Yvonne Katz earns $250,000 a year as superintendent of suburban Spring Branch ISD in Houston. She also moonlights for an energy conservation company that began contracting with the district after she got there.

On Nov. 25, 2002, four months after she assumed administrative control of Spring Branch, school trustees approved her recommendation to hire Energy Education Inc. The Wichita Falls company helps school districts save money on electricity, natural gas and water bills.

Michael Stravato / Special Contributor
Spring Branch trustees didn't know of Yvonne Katz's EEI ties. EEI uses retired superintendents and sitting superintendents, including Dr. Katz, as paid marketing consultants to generate new business. Company officials would not answer questions about how consultant fees are calculated.

More than 600 school districts across the nation have bought EEI's energy management program since 1986, according to company literature. Other districts say they run in-house conservation programs and can get free advice on government Web sites.

Dr. Katz acknowledged last week that she has worked for EEI since the mid-1990s. She said she did not earn any fees when the company got its new contract in Spring Branch. She said her only goal was to save hundreds of thousands each year on utility bills and reroute the money to educational programs for the district's 30,000 students.

"My recommendation was that we do something to save precious resources," she said.

A continuing examination by The Dallas Morning News finds that trustees in at least 22 of Texas's 30 largest school districts have agreed to put consulting clauses into their superintendent's employment contract.

For superintendents, outside employment can mean university teaching jobs, speaking engagements, freelance writing or consulting for other school districts and nonprofit organizations.

But some superintendents also work for companies that sell products and services to school districts. And some, like Dr. Katz, work for a company that holds a contract in their own districts.

Blurring the line
Business ethicists say this practice blurs the line between a superintendent's public job and his private business interests. How, they ask, can a superintendent be a part-time consultant for a company and act as the administrator ultimately responsible for that company's performance as a vendor?

* _Data extract_
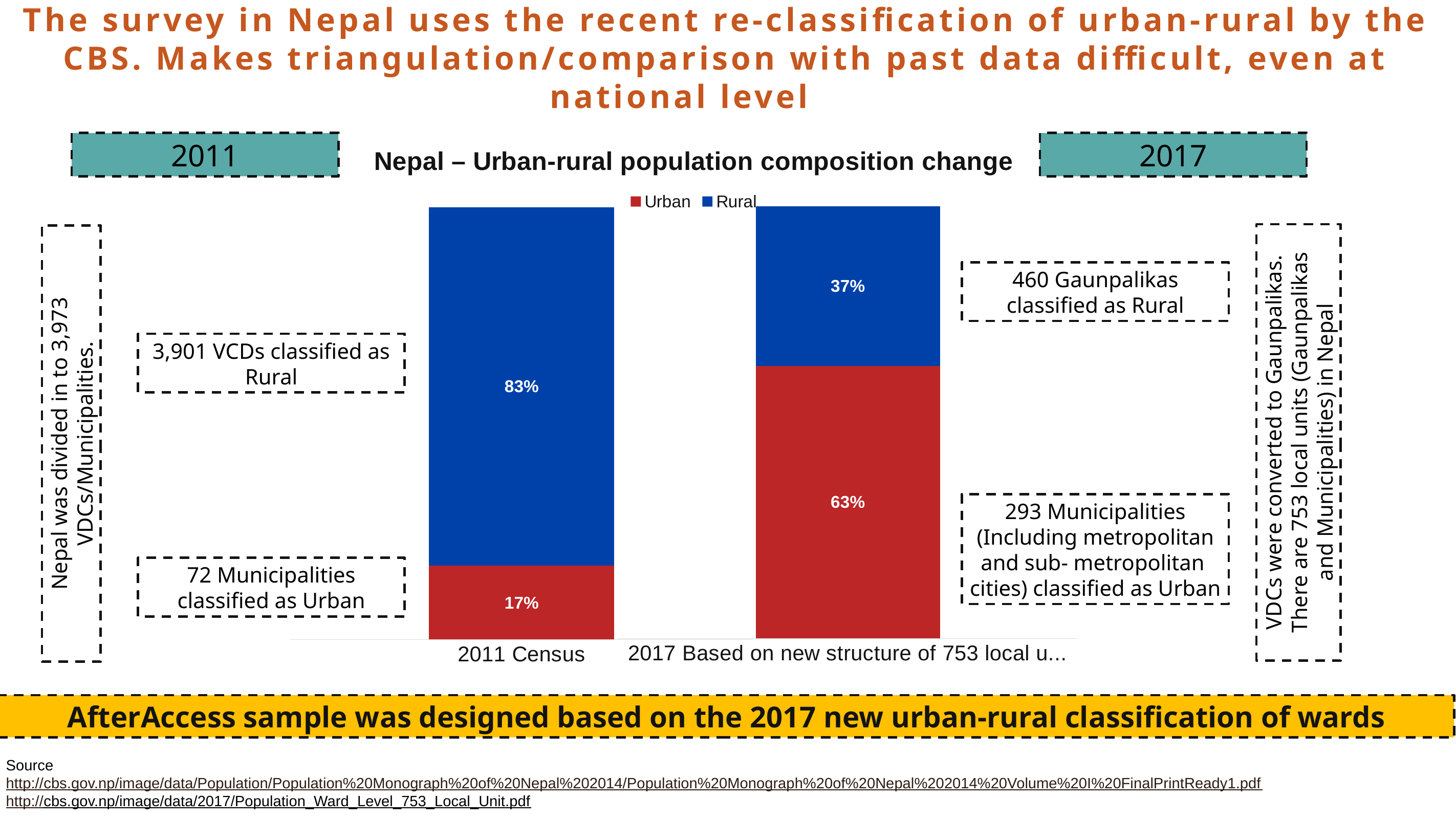
Which category has the lower Rural share? 2017 How many series does the legend list? 2 What is the Rural share in the 2017 bar? 37% What is the Urban share in the 2011 Census bar? 17% What is the title of the chart? Nepal – Urban-rural population composition change What is the Urban share in the 2017 bar? 63% What is the total of the stacked bar for the 2011 Census? 100% What is the difference between the Rural share in 2011 and the Rural share in 2017? 46% What is the Rural share in the 2011 Census bar? 83% What is the difference between the Urban share in 2017 and the Urban share in 2011? 46% Which category has the higher Urban share, 2011 Census or 2017? 2017 What kind of chart is shown? Stacked bar chart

* _Study questions_
(a) Copy the superintendent article from "For superintendents, outside" up to and including "as a vendor?", swapping "Business ethicists" for "Government watchdogs".
(b) According to the superintendent article, on what date did Spring Branch trustees approve the recommendation to hire Energy Education Inc.?

* _Answer section_
(a)
For superintendents, outside employment can mean university teaching jobs, speaking engagements, freelance writing or consulting for other school districts and nonprofit organizations.

But some superintendents also work for companies that sell products and services to school districts. And some, like Dr. Katz, work for a company that holds a contract in their own districts.

Blurring the line
Government watchdogs say this practice blurs the line between a superintendent's public job and his private business interests. How, they ask, can a superintendent be a part-time consultant for a company and act as the administrator ultimately responsible for that company's performance as a vendor?

(b) Nov. 25, 2002